§ **To do**:
a - In the text on calculating stack size, how many levels of nested exceptions could occur if an application uses only two interrupt priority levels for peripheral interrupts?
b - Rewrite the stretch of the text on calculating stack size from "In some cases" through "in Figure 4.", substituting "diagram" for "flow chart".
c - Proceed with the text on calculating stack size from the point where it stops.

§ **Document segment**:
The maximum stack size required in Thread mode can be obtained by stack usage reports or by trials.  The maximum stack size required by the exception handling is more complicated because:

• Interrupt handlers can be nested. This includes the fault exception(s) such as HardFault handler and Non-Maskable Interrupt (NMI).
• The size of exception stack frames need to be taken into account.
• The size of exception stack frame depends on whether the interrupt process was using the floating point unit (FPU) or not.
• Due to double-word stack alignment defined by the AAPCS (reference 1), the exception stack frames are required to be double word aligned and therefore a padding word of stack space might be added before the stack frame in the exception entry sequence.

Assuming that an application only utilizes two interrupt priority levels for peripheral interrupts, there could be 4 levels of nested exceptions due to potential occurrence of the HardFault exception and NMI exception (if utilized by the application), as shown in Figure 3.

Figure 3: Worst case stack size requirement when considering maximum number of nested exceptions

In such cases, the maximum stack size required can be calculated by adding:

• Maximum stack size for Thread mode application code, rounded up to a multiple of eight (double word alignment).
• Maximum size of stack frame for each level of exception entrance (this needs to consider if the FPU is used or not).
• Stack usage for the exception handler with the maximum stack usage at each priority level.

In some cases it can be tricky to handle the calculation: if exception handler X (using the FPU) uses less stack space than handler Y (not using the FPU) and both are at the same exception priority level, the total stack size when combining the stack usage for handler X and the stack frame for the next level of higher priority exception can be higher than the equivalent for handler Y. Therefore, we can use a trick to simplify the calculation flow: adding the increase of stack frame size for FPU registers stacking into the function that uses the FPU.

We can then devise a stack size calculation flow chart as shown in Figure 4.

Figure 4: Stack calculation flow for bare metal applications (Armv6-M, Armv7-M and Non-Secure software in Armv8-M)

§ **Extracted records**:

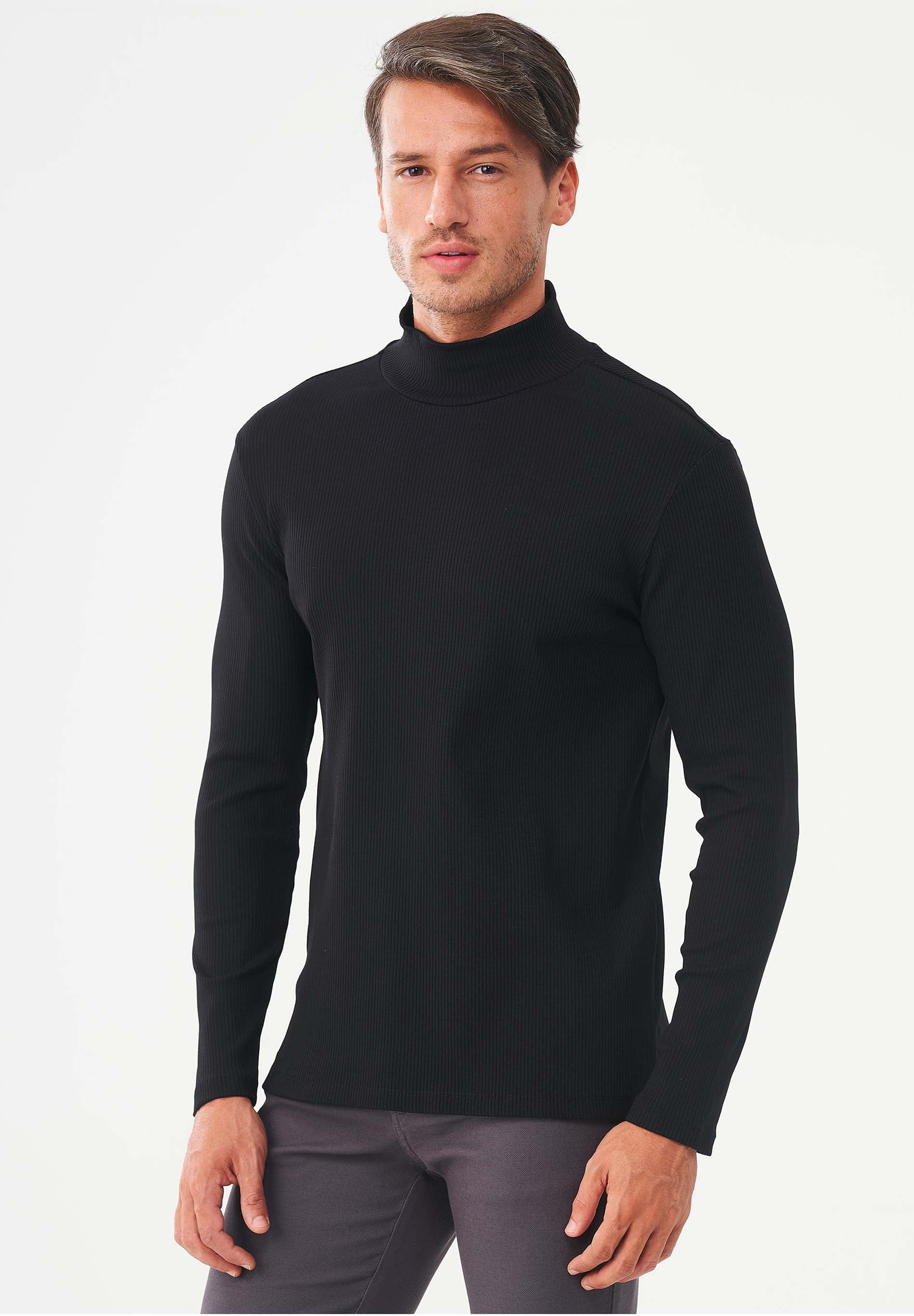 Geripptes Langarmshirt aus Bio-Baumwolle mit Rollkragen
* * *
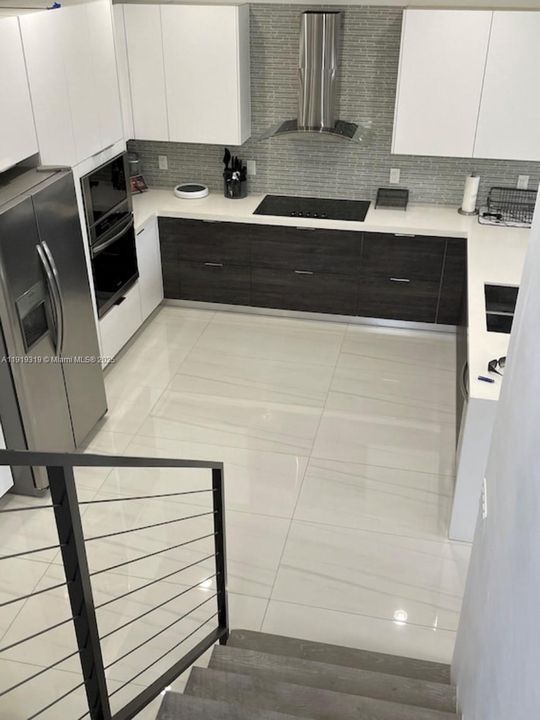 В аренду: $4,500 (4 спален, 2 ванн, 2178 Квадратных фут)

§ **Answer set**:
a - Four levels.

b -
In some cases it can be tricky to handle the calculation: if exception handler X (using the FPU) uses less stack space than handler Y (not using the FPU) and both are at the same exception priority level, the total stack size when combining the stack usage for handler X and the stack frame for the next level of higher priority exception can be higher than the equivalent for handler Y. Therefore, we can use a trick to simplify the calculation flow: adding the increase of stack frame size for FPU registers stacking into the function that uses the FPU.

We can then devise a stack size calculation diagram as shown in Figure 4.

c -
If an application utilizes a large number of priority levels, potentially this can significantly increase the stack size requirement. Therefore a software developer might want to investigate reducing the number of exception priority levels used to reduce the stack size usage.

The method shown in Figure 4 devises a worst case scenario. Note that this is worse case and which may not be possible in actual operation, for example, certain exceptions (e.g. SVCall) may never occur when executing certain application code. Potentially further adjustment might be needed to relax the stack size requirement based on the actual application requirements.

In Armv8-M architecture, the sizes of the exception stack frames when running Secure software is larger than the stack frames for Non-Secure state because the processor needs to reserve enough stack space for all registers in the event of a Non-Secure interrupt occurring.

Table 3: Size of exception stack frames

In addition, since the system can use two separated stacks (Secure and Non-Secure), the stack size calculation flow for Secure software in Armv8-M architecture (Figure 5) is different from Figure 3 due to different stack frame sizes. In some cases, MCU software developers might not have visibility of the Secure state software so some of the steps are optional (it might be impossible to obtain stack size requirements for Secure state software).

Figure 5: Stack calculation flow for bare metal applications (software in Armv8-M with Secure state)

Again, this flow provides a pessimistic estimation of stack usage in scenarios which might be impossible to reach in real world applications. The flow illustrated in Figure 5 also assumes that exception handlers do not have function calls across the security domains (i.e. use only one stack).  If there are function calls across domains in these handlers and if the stack usage information for Secure software is available, it might be better to go through the estimation flow twice: once for scenarios with worst cases for Non-Secure stack usage, and the other one for worst cases in Secure stack usage.

5 - Finding the maximum stack usage – RTOS scenario

If an RTOS is used in an application, we need to reserve stack space for the main stack as well as the processor stack spaces for each of the threads.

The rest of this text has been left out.